Pat Robertson was a senator's son from Lexington, Virginia, born to the Old South Democrat A. Willis Robertson. In the '50s, after he found Jesus, the future televangelist lived a little while in a Bedford-Stuyvesant commune that his wife called "the filthiest, ugliest, most germ-infested place I've ever been in." (It was next door to a church, and the Robertsons were there to minister to the poor.) When Pat got word that a bankrupt TV station was up for sale in Portsmouth, Virginia, he moved back south, bought the place, and in '61 became a broadcaster. Like Jerry Falwell, who had launched his Old-Time Gospel Hour in the same state five years earlier, Robertson mixed his old-time religion with a more modern showbiz spirit. (Early articles about The 700 Club constantly compared it to The Tonight Show.) Like Falwell, Robertson found that his TV ministry was both highly popular and highly profitable. And like Falwell, Robertson gradually got drawn into politics.
By 1987, Robertson was convinced that pressure groups like the Moral Majority and alternative media like The 700 Club weren't enough: To wield power, he would have to make a bid for the White House himself. And so he entered the race for the Republican nomination. He was the most socially conservative candidate in the field, a man who unapologetically favored legal restrictions on porn, adultery, and gay sex. (He did back down from his notion that "the only way to solve the recession and national debt" was to embrace the biblical Jubilee and cancel everyone's debts every 50 years.) He finished second in Iowa—ahead of the eventual nominee, George H.W Bush—and he won the caucuses in Alaska, Hawaii, Nevada, and Washington state.
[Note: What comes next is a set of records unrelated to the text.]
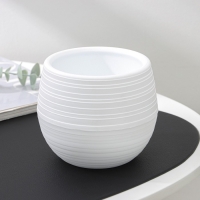 Горшок &laquo;Дуэт&raquo;, 500 мл, цвет белый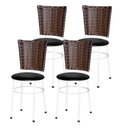 Ver imagem 4 de 4 Cadeiras para Mesa Branca Hawai Avelã:branco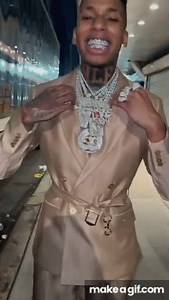 Nle Choppa's suit 🤵 on Make a GIF
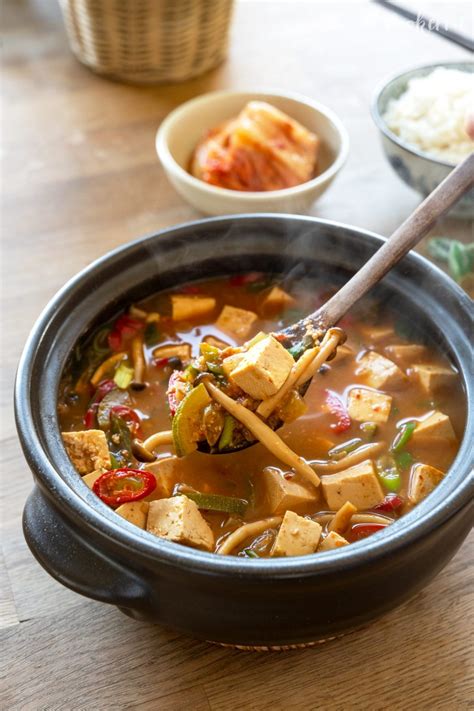 Easy Doenjang Jjigae Soybean Paste Stew Cookerru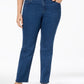 Charter Club Women's Plus Size & Petite Plus Size Lexington Tummy-Control Straight-Leg Jeans, Blue Size 24W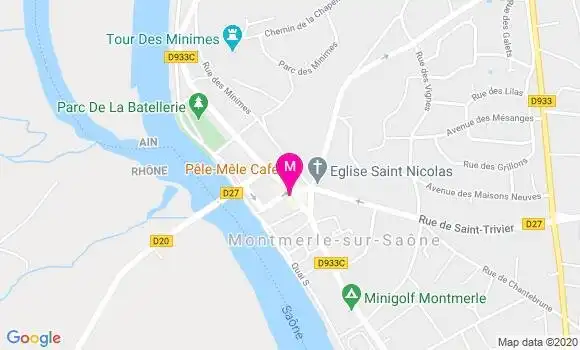 Localisation Dr Robert Baptistal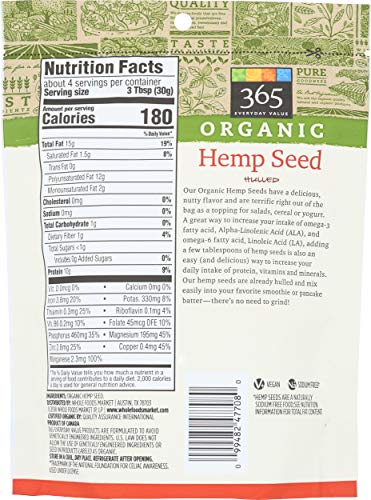 365 by Whole Foods Market, Hemp Seed Organic, 4 Ounce - Image 3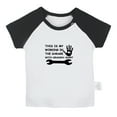 thumbnail image 1 of This Is My Working In The Garage With Grandpa Shirt Funny T shirt For Baby, Newborn Babies T-shirts, Infant Tops, 0-24M Kids Graphic Tees Clothing (Short Black Raglan T-shirt, 0-6 Months), 1 of 4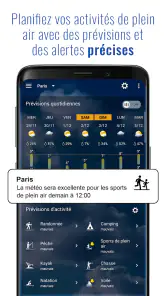 Météo et horloge transparent screenshot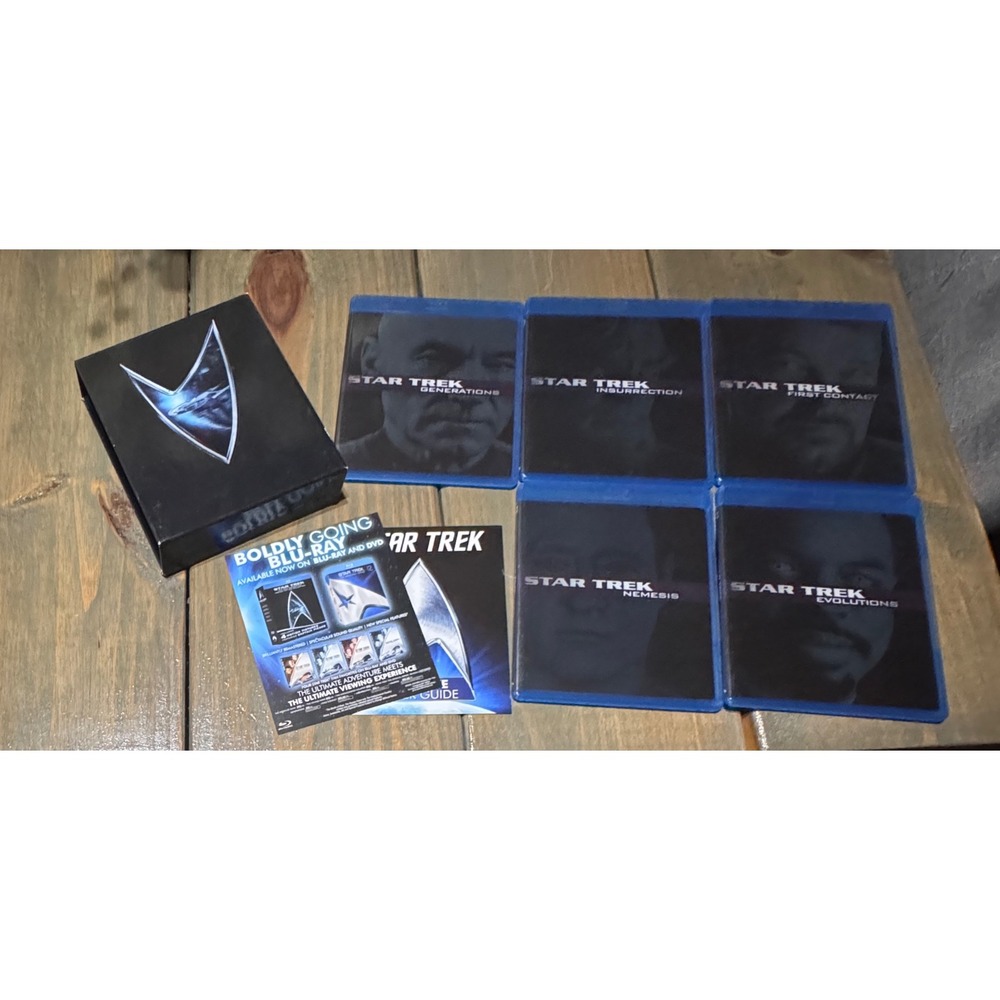 Star Trek: Next Generation Motion Picture Collect (Blu-ray, 2009, 5Disc Box Set)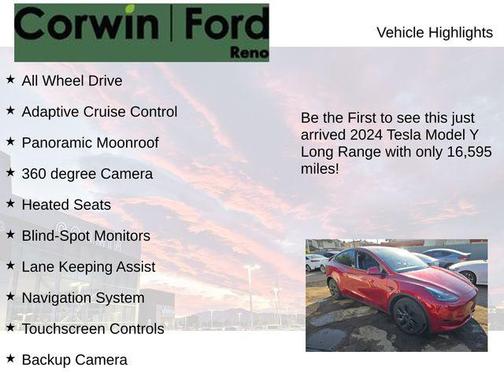 2024 Tesla Model Y Long Range Dual Motor All-Wheel Drive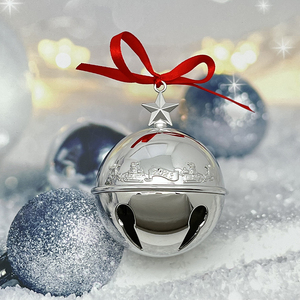 ระฆังเงินประจำปีของประดับต้นคริสต์มา<span class=keywords><strong>ส</strong></span>แ<span class=keywords><strong>ล</strong></span>ะของที่ระลึกวันหยุดที่มีรูปทรง<span class=keywords><strong>ล</strong></span>ูกบอ<span class=keywords><strong>ล</strong></span> - Product Image 2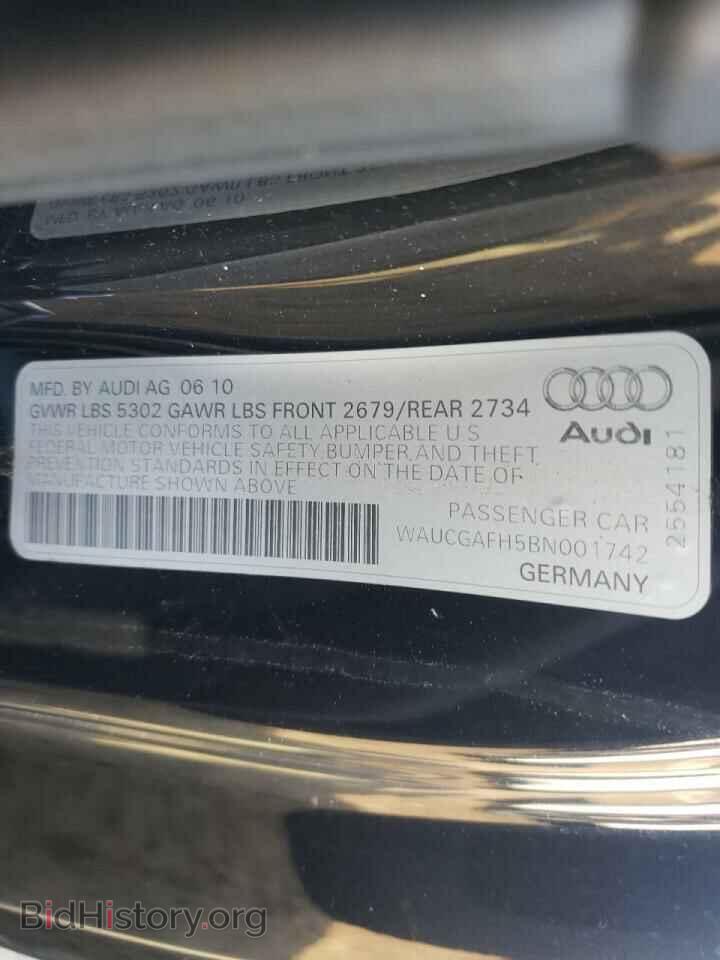 2011 AUDI S5/RS5 - VIN: WAUCGAFH5BN001742 - Фото 10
In Michigan, the county conventions were so closely fought that Robertson's campaign manager nearly got into a fistfight with a pro-Bush legislator.
A quirky footnote to the race came after Robertson dropped out and endorsed Bush. At the GOP's national convention in New Orleans, some of those Robertson die-hards from Michigan—one of them fresh from a summer seminar at the Mises Institute—flirted with the idea of thumbing their nose at the Trilateralist atop the ticket and nominating a different candidate from the floor: Libertarian Party standard-bearer Ron Paul. Among the Libertarians, this potential alliance sparked a mix of enthusiasm and repulsion that foreshadowed the movement's future culture wars. Robertson himself dropped by the delegation to discourage the idea, and Paul eventually rejected a plan to slip him into the convention with a guest pass: He decided, American Libertarian's Greg Kaza reported, that this would be "a violation of property rights."